Our winter garden is sombre and bare right now. Looking at it, I find it hard to imagine the shock of vibrant blooms that will burst forth in spring, and then the lush green foliage that will completely cover the bareness in summer. The renowned early 20th century writer and researcher into mysticism and mystics, Evelyn Underhill, defines mysticism – in its simplest terms – as “seeing things differently” and I often remember that little definition when I look at the winter garden. Beneath its nakedness the garden is full of life, full of potential, that will flower when the conditions are right. Great thinkers throughout history have dared to see things differently. Sometimes, they have had to wait a long time to be vindicated. Galileo (1564-1642) is a good example. He dared to see the medieval cosmos in a very different way, going so far as asserting that, contrary to the firmly held view of the time, the Earth revolved around the Sun and not vice versa. Persecuted by the Inquisition for his views, he was finally exonerated in 1992 when Pope John Paul II officially declared that Galileo had been correct all along.
The medieval view of cosmology basically rested on the theories of Ptolemy and Aristotle. In this view the Earth was at the centre and was surrounded by the seven progressively larger concentric spheres of the Moon, Mercury, Venus, the Sun, Mars, Jupiter and Saturn. (And, by the way, this is where we get our expression, ‘in 7th heaven’). Beyond the planetary spheres were, firstly, the stellatum – the area of fixed stars – and then the primum mobile which was the boundary of the physical universe.

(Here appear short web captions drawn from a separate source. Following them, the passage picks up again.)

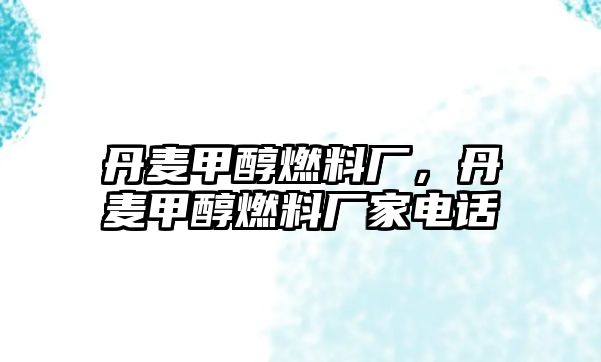 丹麥甲醇燃料廠，丹麥甲醇燃料廠家電話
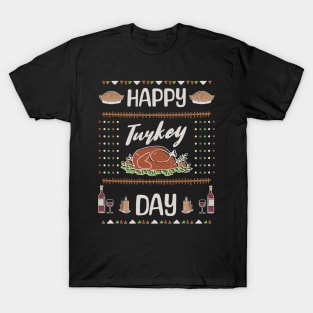 Happy Turkey Day - Thanksgiving day T-Shirt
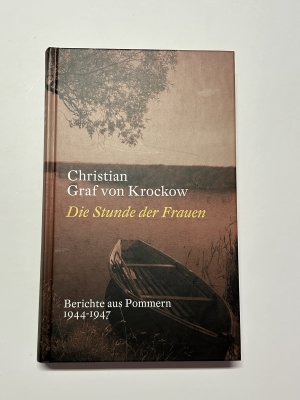 Die Stunde der Frauen. Bericht aus Pommern 1944 bis 1947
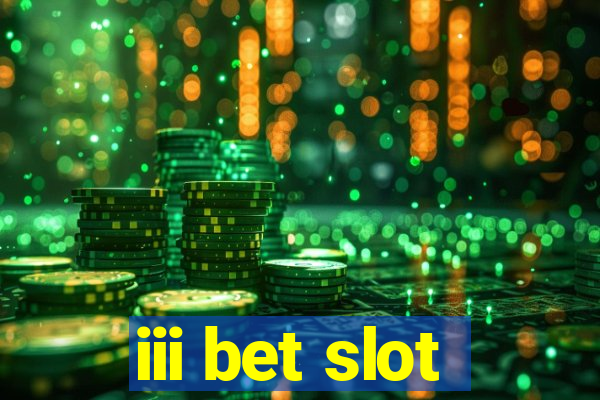 iii bet slot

In the medieval, Christianised version of cosmology, beyond this outermost sphere (and thus, literally outside the universe) was the Empyrean or Heaven, the place of God.
Of course, we are very unlikely to have the visionary and intellectual insights of Galileo but we can at least try to be more open in our approach to life. We can strive to ‘see things differently’ by, in particular, accepting others’ points of view; we can try to step outside our comfort zones now and then; we can embrace some new ideas. We can choose to grow rather than to stagnate and, then, to let our potential flower when the time is right. And, with any luck, we won’t have to wait as long as Galileo to harvest the fruits of our ‘new view’.